Il est des années où les dates s’entrechoquent, d’un continent à l’autre, rappelant les drames du passé et les confrontant à un présent encore endolori. Le 7 avril 2024, la France et le Rwanda voyaient une nouvelle fois leur histoire respective se faire écho.

En Haute-Savoie, le président français, Emmanuel Macron, rendait ce jour-là hommage aux combattants du maquis des Glières, ces résistants de l’Armée secrète qui avaient livré un baroud d’honneur, quatre-vingts ans plus tôt, face aux forces conjuguées de la Wehrmacht et du régime de Vichy.

Le président français a honoré à cette occasion la devise du lieutenant Tom Morel, leur chef, abattu peu avant la bataille fatidique par un groupe mobile de la police pétainiste : « Vivre libre ou mourir. » À travers ce martyr de la Résistance, mort à 28 ans, Emmanuel Macron célébrait aussi les « ouvriers, professeurs, paysans, notables, juifs comme catholiques, communistes, socialistes ou gaullistes, anarchistes et officiers, français et étrangers, unis dans le même combat […] universel qui est devenu celui de la France ».

« Le processus de division et d’extrémisme qui a conduit au génocide peut se produire n’importe où s’il n’est pas maîtrisé à temps ». Le président rwandais Paul Kagame, le 7 avril 2024

Au même moment, son homologue Paul Kagame commémorait, lui aussi, un pan tragique de l’histoire de son pays.
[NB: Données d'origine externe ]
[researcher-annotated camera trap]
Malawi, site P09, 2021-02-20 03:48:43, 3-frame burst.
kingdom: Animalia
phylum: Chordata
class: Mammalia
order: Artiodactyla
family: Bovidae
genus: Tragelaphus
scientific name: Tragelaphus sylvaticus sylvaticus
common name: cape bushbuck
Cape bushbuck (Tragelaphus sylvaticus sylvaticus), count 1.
À Kigali, le président rwandais a en effet rendu hommage au million de suppliciés exterminés d’avril à juillet 1994 parce que nés tutsi. Dans son discours rituel, il a rappelé que « la tragédie du Rwanda [avait été] un avertissement ». « Le processus de division et d’extrémisme qui conduit au génocide peut se produire n’importe où s’il n’est pas maîtrisé à temps », insistait-il.

L’extrême droite aux portes du pouvoir

Trois mois plus tard, jour pour jour, la France écrivait pourtant derechef une page sombre de son histoire. Le 7 juillet, au second tour d’élections législatives provoquées sur un coup de tête par Emmanuel Macron, l’extrême droite a franchi un nouveau palier dans son ascension vers le pouvoir. Si le parti de Marine Le Pen n’est pas parvenu à imposer Jordan Bardella au poste de Premier ministre, la défaite en trompe-l’œil du Rassemblement national (RN) ne doit pas occulter que celui-ci est désormais le premier parti de France. Arrivée en troisième position en termes de coalition électorale, l’extrême droite a en effet totalisé 10,5 millions de voix au premier tour et réuni 37,5 % des suffrages exprimés au second.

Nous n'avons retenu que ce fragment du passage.